Segment Start: Page extract

Army surgeon Levi Holden was the region's first weatherman when he arrived at Camp Vancouver in 1849. According to National Park Service volunteer Jason Ainslie, the Army's medical department also kept track of weather records.
Army surgeon Levi Holden was the region’s first weatherman when he arrived at Camp Vancouver in 1849. According to National Park Service volunteer Jason Ainslie, the Army’s medical department also kept track of weather records.
That compact patch of neatly excavated landscape is another one of Fort Vancouver’s historic crossroads, but on a more intimate scale.
It’s where Little Proulx moved out and Dr. Holden moved in.
Much of the Fort Vancouver story reflects chapters of American history, featuring familiar names whose comings and goings were part of national transitions.
This summer, college students have been exploring one small area where that transition happened on both the institutional and individual levels.
As part of the annual field school at Fort Vancouver National Historic Site, they’ve been working at the Little Proulx dig. Proulx (pronounced “Prew”) lived here in the 1840s and was employed by the Hudson’s Bay Company.
The students have been carefully excavating the home site at the former workers village, west of the reconstructed fort stockade. The soil under the house’s earthen floor has yielded a lot of artifacts left behind by Proulx and his wife, a member of a Chinook tribe.
It’s an exciting process, said Justine Hanrahan, heading into her sophomore year at Washington State University Vancouver. She is a graduate of Vancouver School of Arts and Academics, where her focus was literary arts. And she sees something of that in archaeology.

Segment End: Page extract
Segment Start: Dataset records

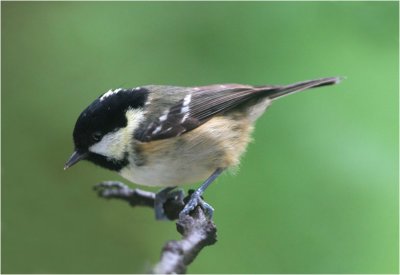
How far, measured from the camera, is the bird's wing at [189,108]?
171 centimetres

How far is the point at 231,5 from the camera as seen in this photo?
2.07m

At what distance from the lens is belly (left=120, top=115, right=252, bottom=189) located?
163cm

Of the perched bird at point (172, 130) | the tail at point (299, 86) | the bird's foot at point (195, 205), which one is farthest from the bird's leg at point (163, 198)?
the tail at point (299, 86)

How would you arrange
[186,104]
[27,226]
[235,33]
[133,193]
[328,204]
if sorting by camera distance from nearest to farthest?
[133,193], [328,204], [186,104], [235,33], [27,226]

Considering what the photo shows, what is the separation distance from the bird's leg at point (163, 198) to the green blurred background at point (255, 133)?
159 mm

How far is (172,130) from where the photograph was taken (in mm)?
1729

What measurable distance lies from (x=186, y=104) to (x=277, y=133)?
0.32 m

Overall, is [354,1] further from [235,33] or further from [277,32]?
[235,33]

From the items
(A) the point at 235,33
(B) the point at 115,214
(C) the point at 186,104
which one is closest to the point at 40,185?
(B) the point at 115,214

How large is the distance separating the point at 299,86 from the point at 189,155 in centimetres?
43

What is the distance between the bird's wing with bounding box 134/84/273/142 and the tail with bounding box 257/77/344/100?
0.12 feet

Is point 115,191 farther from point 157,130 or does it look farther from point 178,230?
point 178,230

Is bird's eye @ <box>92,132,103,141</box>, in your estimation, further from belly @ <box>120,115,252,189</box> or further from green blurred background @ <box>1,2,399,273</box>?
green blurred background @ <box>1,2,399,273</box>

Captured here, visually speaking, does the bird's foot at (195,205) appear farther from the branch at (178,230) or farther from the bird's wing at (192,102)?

Segment End: Dataset records
Segment Start: Dataset records

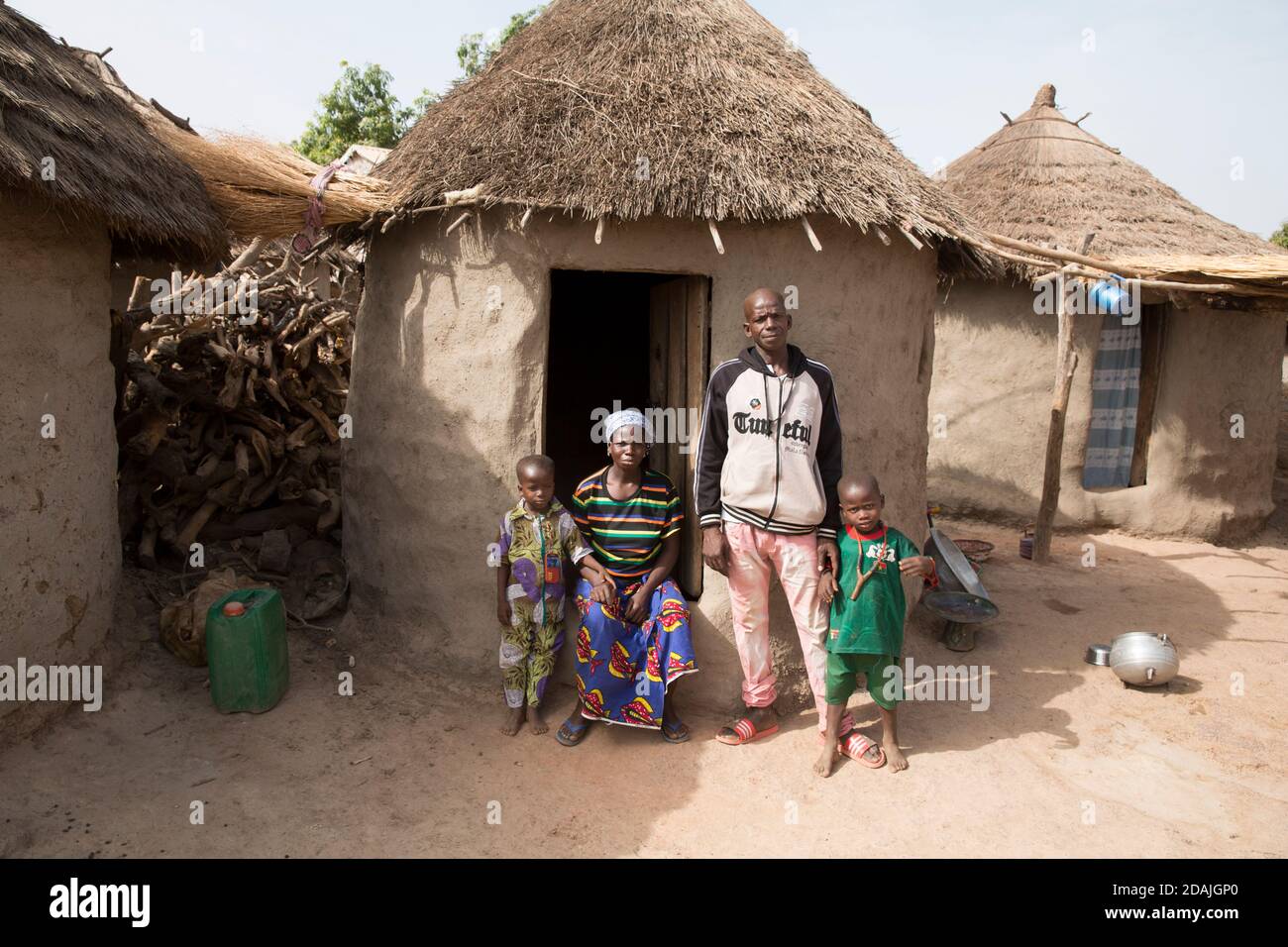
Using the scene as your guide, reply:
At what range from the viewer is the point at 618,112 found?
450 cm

Segment End: Dataset records

▶ **Tasks**:
1) Write out the part of the Fort Vancouver article between "This summer, college" and "Hudson’s Bay Company.", inclusive.
2) Pick up the Fort Vancouver article after its last sentence and write what comes next.
The data has no connection to the Fort Vancouver article.

▶ **Solved tasks**:
1)
This summer, college students have been exploring one small area where that transition happened on both the institutional and individual levels.
As part of the annual field school at Fort Vancouver National Historic Site, they’ve been working at the Little Proulx dig. Proulx (pronounced “Prew”) lived here in the 1840s and was employed by the Hudson’s Bay Company.

2)
“It’s discovering people’s stories, even when they can’t write,” Hanrahan said.
Not all of their findings represent the life of the French-Canadian fur trader; some were left by Capt. Levi Holden — the first U.S. Army surgeon in the Oregon Territory.
The Army arrived in 1849 in two groups. A force of mounted riflemen made the overland trek; the other contingent, including Holden, sailed around South America aboard the USS Massachusetts and landed at Astoria.
The post they established was originally called Camp Vancouver, then Columbia Barracks.
Holden was assigned two houses, according to Jason Ainslie, a National Park Service volunteer who wrote about the surgeon’s posting here. One was the former home of Little Proulx.
“The Army rented it from the Hudson’s Bay Company,” said Doug Wilson, National Park Service archaeologist, at the site last week. “Holden either lived here or used it as his surgery. The Army rented it for a year or two, before a proper site could be built in the Barracks.”
The archaeology students have found enough artifacts to document the change in tenants, Wilson said.
“We found a large key,” Wilson said. It would have been part of Holden’s occupancy, he said. “The Proulx family would not have had a lock” on the door.
They’ve also found two distinct types of nails where the house once stood. Some were typically British hand-forged nails; others were manufactured nails that would have been used by American soldiers doing repairs.
A fragment of glass was another clue. After comparing it with glass artifacts in the collection, volunteers identified it as part of an ink bottle. Most Hudson’s Bay Company employees who lived in the workers village were illiterate, so the ink bottle likely belonged to Holden.
Holden wasn’t here long, Ainslie wrote in a Northwest Cultural Resources Institute publication. He left in 1850 for Fort Leavenworth in Kansas and went on to serve with distinction in the Civil War.
The building Proulx and Holden had occupied didn’t last long following the surgeon’s departure, burning down in the 1850s or ’60s.
The work done at the site over the last three summers also will be vanishing soon, Wilson said. With the field school over, volunteers from the Oregon Archaeological Society will take over the dig for the rest of the summer. Then the Proulx site will be covered.
“We will leave it intact for future generations,” Wilson said. “There are plenty of things to do” in other parts of the historic site.